WHAT THIS TASK INVOLVES ::
Return the following lines word for word, with nothing changed.

EXERCISE INPUTS ::
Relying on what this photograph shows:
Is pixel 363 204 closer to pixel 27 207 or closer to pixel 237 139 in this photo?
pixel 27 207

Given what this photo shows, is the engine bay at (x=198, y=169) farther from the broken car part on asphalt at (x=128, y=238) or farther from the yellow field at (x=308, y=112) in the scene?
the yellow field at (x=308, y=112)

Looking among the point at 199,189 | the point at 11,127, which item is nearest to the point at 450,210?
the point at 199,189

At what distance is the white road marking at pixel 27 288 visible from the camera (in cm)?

THE COMPLETED TASK ::
Relying on what this photograph shows:
Is pixel 363 204 closer to pixel 27 207 or closer to pixel 237 139 in this photo?
pixel 27 207

Given what this photo shows, is the engine bay at (x=198, y=169) farther from the broken car part on asphalt at (x=128, y=238) or farther from the yellow field at (x=308, y=112) in the scene?
the yellow field at (x=308, y=112)

Looking among the point at 199,189 | the point at 11,127, which item is nearest to the point at 450,210?
the point at 199,189

At what distance is the white road marking at pixel 27 288 visible from the camera (in cm)?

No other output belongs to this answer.